Dr. Martin and his team in Human Resources, along with principals and district administrators, have been very busy filling the positions that became vacant in the school system since last spring: 65 people have been hired in WCS in the last five months (out of about 650 positions total), continuing the recent trend of a hectic hiring season in the spring and summer of the year.

Dr. Elliott noted that a declining supply of teachers in the pipeline at a time of rising need is a serious concern going forward. “I think teaching is the noblest and most rewarding profession anyone can pursue, but our state needs to do much more to make it attractive to students in high school and college who are making decisions about their field of study and the careers they will pursue. North Carolina needs to make a career in teaching more inviting through better compensation, more opportunities for professional growth, and by demonstrating a consistent commitment to a well-funded system of public education.

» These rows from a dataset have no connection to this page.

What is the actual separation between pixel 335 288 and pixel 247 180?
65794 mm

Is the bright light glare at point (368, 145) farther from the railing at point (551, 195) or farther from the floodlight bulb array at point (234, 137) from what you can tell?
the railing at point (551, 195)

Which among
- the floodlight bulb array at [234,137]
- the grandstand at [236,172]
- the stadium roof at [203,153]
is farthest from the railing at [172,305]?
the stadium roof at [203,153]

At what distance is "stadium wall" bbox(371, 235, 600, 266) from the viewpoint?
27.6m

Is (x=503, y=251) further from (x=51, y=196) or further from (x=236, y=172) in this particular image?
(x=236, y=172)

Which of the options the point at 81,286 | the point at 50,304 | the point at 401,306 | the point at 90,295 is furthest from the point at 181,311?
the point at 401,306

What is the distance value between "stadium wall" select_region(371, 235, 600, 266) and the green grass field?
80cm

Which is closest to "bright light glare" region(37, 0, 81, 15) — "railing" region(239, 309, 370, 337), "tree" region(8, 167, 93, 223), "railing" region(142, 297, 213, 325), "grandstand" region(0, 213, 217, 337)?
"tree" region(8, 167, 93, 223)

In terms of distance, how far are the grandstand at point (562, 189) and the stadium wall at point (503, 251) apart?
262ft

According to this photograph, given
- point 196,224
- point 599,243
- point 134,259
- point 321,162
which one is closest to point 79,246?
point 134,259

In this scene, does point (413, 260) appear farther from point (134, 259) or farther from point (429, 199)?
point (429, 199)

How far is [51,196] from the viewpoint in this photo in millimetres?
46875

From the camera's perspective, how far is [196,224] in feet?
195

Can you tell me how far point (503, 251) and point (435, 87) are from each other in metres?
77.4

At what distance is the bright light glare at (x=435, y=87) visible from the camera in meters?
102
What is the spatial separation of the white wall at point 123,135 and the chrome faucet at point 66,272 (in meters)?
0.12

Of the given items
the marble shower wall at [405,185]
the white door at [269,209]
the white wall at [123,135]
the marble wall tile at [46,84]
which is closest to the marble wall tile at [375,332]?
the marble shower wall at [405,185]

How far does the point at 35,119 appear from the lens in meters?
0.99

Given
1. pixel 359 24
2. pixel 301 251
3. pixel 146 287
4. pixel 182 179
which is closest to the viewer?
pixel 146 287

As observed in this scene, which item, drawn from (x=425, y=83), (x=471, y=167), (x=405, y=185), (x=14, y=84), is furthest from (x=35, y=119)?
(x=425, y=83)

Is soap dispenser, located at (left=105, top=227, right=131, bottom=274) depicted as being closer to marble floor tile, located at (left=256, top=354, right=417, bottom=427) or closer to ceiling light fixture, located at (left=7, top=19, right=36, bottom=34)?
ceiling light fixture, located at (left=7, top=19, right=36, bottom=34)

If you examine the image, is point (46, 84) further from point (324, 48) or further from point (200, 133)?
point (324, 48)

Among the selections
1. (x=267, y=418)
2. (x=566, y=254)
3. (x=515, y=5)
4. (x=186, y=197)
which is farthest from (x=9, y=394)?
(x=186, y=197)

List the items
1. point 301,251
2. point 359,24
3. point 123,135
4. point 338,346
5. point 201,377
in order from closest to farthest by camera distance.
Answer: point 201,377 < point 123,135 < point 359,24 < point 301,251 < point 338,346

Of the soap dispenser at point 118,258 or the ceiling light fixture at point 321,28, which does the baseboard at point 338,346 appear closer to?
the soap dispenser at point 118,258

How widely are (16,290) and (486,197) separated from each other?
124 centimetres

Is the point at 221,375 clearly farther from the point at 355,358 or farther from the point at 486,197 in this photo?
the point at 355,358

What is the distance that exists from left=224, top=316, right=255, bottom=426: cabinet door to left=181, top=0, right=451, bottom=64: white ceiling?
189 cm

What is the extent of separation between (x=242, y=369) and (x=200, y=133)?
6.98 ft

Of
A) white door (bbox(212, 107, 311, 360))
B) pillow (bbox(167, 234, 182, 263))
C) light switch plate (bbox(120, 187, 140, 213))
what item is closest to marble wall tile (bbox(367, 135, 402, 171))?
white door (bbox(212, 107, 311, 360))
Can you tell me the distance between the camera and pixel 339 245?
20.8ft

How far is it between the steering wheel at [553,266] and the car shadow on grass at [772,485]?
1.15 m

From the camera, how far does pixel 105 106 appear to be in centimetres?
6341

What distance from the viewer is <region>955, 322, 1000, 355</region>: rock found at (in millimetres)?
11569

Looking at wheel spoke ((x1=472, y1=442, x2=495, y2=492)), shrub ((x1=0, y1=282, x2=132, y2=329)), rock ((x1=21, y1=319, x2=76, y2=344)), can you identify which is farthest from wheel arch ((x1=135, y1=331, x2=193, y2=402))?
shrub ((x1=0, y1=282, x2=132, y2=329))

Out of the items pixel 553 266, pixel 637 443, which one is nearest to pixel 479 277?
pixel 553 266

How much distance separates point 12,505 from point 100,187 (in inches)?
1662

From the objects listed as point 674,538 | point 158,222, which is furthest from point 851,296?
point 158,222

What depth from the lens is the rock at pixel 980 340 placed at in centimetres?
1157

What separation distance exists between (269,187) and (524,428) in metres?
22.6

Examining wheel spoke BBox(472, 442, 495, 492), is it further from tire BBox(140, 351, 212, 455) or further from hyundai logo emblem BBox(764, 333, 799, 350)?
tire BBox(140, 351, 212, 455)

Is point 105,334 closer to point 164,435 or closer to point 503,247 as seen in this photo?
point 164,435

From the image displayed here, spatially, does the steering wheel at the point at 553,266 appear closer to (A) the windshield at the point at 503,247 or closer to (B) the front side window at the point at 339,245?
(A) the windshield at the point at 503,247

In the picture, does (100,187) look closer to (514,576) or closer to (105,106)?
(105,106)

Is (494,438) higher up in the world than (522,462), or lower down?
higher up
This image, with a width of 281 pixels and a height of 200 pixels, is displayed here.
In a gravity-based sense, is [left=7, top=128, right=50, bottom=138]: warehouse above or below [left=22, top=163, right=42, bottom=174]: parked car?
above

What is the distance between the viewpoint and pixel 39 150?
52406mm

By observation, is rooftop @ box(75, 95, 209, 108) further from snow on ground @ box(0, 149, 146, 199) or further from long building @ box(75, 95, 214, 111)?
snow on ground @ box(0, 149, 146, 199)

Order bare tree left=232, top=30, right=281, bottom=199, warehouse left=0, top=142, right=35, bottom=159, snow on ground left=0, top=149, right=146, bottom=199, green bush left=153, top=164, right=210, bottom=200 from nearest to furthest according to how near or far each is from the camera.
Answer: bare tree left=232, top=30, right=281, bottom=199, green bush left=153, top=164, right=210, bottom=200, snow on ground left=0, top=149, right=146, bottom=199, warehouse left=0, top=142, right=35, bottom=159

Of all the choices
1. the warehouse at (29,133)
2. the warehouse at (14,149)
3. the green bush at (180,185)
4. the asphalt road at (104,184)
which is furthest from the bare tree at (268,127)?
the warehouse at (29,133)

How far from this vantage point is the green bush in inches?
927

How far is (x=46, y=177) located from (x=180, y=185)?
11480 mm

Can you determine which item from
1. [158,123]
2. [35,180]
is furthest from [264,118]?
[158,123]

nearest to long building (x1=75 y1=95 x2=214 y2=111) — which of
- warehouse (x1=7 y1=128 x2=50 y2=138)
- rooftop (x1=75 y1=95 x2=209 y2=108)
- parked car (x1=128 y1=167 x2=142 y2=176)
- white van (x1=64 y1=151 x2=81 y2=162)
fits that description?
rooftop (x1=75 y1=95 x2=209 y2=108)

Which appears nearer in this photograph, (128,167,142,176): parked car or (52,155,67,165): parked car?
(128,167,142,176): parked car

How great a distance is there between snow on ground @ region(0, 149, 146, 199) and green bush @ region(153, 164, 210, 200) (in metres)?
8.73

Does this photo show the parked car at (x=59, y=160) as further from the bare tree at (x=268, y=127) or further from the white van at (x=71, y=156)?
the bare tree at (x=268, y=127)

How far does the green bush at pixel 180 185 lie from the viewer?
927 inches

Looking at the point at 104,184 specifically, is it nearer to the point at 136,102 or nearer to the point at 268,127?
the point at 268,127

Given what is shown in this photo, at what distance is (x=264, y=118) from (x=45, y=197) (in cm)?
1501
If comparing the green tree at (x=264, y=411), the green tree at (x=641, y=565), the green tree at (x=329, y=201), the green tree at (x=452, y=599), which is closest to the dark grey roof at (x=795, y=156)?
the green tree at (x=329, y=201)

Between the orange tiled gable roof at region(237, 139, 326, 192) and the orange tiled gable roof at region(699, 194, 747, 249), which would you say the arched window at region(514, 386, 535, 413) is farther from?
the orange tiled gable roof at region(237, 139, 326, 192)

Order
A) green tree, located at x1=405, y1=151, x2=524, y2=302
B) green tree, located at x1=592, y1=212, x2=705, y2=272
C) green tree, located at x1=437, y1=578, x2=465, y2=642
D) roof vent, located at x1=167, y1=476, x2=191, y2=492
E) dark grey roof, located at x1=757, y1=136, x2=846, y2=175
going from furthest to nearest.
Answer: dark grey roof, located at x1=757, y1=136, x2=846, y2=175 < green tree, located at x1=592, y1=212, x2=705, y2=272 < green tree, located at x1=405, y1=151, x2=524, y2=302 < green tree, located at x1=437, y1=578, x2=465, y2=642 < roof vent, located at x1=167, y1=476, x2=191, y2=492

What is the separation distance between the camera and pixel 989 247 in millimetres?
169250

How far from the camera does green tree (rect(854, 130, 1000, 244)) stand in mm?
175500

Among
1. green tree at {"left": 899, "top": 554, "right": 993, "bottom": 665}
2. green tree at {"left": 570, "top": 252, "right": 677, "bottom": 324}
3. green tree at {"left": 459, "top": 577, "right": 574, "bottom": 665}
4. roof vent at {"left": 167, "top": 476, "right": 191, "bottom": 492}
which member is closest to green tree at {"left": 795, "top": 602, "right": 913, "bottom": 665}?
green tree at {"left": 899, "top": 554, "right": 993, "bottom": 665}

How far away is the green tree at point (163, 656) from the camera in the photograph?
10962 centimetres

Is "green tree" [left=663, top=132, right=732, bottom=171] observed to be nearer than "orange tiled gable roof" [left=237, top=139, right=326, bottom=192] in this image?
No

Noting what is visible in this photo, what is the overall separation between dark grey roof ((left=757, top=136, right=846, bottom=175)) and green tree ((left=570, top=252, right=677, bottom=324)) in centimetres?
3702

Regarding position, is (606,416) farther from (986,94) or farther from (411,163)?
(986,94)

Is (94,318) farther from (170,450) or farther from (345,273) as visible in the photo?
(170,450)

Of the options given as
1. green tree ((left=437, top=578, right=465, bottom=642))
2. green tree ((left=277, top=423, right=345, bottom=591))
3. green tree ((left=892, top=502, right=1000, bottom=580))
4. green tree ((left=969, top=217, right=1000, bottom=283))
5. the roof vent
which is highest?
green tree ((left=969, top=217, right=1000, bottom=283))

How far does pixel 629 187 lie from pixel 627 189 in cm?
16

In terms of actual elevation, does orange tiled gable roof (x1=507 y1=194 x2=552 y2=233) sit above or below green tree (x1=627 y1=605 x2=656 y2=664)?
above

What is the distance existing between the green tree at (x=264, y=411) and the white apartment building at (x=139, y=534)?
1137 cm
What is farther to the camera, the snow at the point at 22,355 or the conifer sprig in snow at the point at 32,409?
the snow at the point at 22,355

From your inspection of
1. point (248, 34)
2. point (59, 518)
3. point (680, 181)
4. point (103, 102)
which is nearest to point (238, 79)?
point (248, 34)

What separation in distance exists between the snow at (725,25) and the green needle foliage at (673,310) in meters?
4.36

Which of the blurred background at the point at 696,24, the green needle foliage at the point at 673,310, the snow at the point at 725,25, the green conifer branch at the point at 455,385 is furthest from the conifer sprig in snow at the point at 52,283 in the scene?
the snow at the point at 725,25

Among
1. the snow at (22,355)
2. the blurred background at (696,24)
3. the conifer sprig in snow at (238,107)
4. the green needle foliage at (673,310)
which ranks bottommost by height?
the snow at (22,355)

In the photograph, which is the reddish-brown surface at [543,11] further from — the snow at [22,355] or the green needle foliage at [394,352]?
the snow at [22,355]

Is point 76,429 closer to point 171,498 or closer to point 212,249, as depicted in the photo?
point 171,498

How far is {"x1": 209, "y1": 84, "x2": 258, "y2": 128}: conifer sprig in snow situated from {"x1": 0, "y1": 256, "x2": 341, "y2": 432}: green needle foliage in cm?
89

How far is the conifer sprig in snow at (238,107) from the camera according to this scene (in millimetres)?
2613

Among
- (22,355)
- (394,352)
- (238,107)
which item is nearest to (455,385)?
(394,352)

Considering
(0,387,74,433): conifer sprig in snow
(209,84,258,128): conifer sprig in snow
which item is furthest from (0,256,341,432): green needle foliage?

Great teachers are the lifeblood of our schools and supporting their work should be our number one priority.”

The state budget for many categories of public school funding is still below the levels of seven years ago even as statewide enrollment has continued to rise. Meanwhile, state funding of vouchers for private education, with no accountability to the taxpayers, has risen dramatically, and the General Assembly endorsed a plan earlier this year to add tens of millions of dollars to the budget for private school tuition in coming years. Tax cuts for high income house-holds and for corporations have also made it more difficult to fund public education in NC.

To date, the legislature has not considered a plan for raising teacher salaries to the national average or a goal of restoring previous cuts to funding for school supplies and other needs.